▶ _Exercise materials_
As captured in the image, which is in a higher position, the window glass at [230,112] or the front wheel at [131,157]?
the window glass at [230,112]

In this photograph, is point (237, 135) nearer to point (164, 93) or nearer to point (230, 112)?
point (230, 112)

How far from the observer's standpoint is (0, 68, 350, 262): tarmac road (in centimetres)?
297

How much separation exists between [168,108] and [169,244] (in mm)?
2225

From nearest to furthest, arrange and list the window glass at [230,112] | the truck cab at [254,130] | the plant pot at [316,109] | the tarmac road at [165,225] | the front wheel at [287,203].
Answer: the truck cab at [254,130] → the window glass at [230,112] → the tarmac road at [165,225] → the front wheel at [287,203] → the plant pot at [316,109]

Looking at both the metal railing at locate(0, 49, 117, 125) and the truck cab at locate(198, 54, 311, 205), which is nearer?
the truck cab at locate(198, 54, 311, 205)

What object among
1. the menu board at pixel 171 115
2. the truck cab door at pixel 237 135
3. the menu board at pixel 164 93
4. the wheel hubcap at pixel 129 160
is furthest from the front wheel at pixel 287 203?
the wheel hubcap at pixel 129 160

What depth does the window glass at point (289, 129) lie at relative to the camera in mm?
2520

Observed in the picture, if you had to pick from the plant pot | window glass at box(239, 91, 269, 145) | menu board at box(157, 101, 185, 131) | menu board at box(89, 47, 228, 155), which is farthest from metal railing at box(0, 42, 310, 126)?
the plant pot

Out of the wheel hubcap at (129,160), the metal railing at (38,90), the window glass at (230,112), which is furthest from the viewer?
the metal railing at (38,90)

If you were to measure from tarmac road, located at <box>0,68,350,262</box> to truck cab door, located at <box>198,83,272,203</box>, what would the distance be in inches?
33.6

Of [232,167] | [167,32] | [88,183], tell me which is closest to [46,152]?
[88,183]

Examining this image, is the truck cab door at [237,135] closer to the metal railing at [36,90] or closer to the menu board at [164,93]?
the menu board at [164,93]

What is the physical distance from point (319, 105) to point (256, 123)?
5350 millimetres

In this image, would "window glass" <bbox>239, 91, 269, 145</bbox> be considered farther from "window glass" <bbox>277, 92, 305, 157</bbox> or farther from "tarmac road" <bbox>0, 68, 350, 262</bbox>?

==

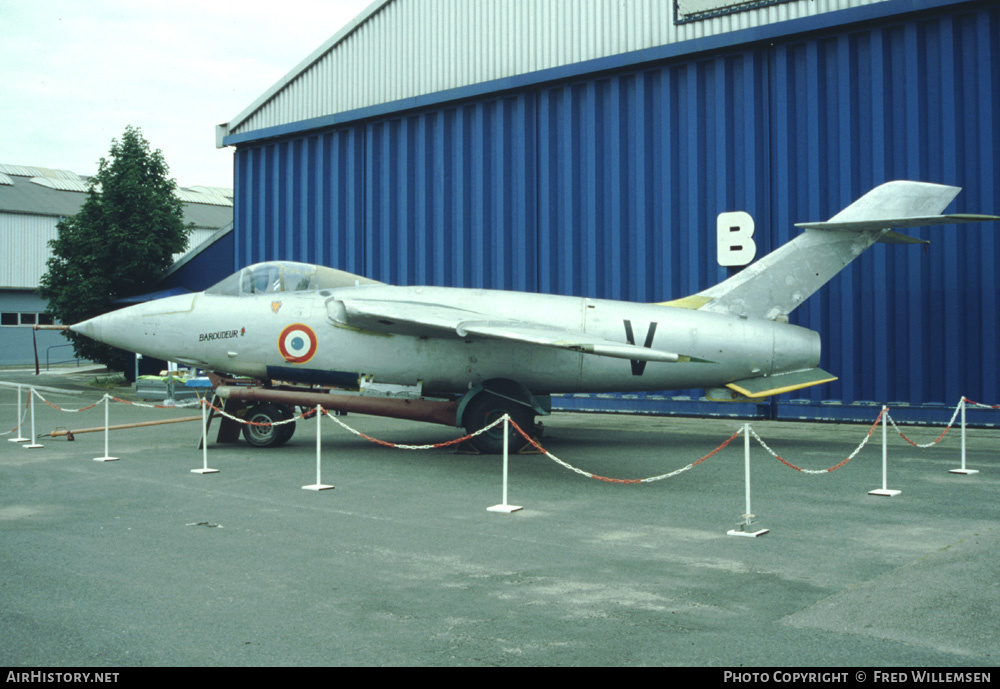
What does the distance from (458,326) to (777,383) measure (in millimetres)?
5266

---

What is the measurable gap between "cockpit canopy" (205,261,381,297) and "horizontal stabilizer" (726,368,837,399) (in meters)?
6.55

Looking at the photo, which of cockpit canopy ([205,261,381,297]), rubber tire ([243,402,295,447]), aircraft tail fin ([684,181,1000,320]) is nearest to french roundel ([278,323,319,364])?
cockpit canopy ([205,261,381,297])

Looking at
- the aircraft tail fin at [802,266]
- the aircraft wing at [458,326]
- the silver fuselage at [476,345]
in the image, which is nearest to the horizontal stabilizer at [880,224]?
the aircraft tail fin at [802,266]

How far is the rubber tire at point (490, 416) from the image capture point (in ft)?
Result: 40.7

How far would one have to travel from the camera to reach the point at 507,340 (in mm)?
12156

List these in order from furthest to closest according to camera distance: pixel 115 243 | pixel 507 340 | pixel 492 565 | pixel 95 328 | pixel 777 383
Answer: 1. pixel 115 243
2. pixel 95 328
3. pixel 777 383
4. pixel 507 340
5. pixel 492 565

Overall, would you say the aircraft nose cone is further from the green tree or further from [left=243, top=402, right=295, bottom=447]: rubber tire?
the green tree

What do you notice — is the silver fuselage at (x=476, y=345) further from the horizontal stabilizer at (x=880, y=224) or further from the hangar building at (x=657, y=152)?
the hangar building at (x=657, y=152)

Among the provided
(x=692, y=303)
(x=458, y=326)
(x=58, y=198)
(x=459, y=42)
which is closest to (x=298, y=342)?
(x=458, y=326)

▶ _Set exercise_
Rewrite the rows from the line with "Examining this image, is" to the line with "5350 millimetres", swapping "physical distance" for "actual distance" and leaving everything else the same.

▶ _Finished answer_
Examining this image, is the truck cab door at [237,135] closer to the metal railing at [36,90] or closer to the menu board at [164,93]?
the menu board at [164,93]

What is the actual distance from point (319, 105) to point (256, 123)?
5350 millimetres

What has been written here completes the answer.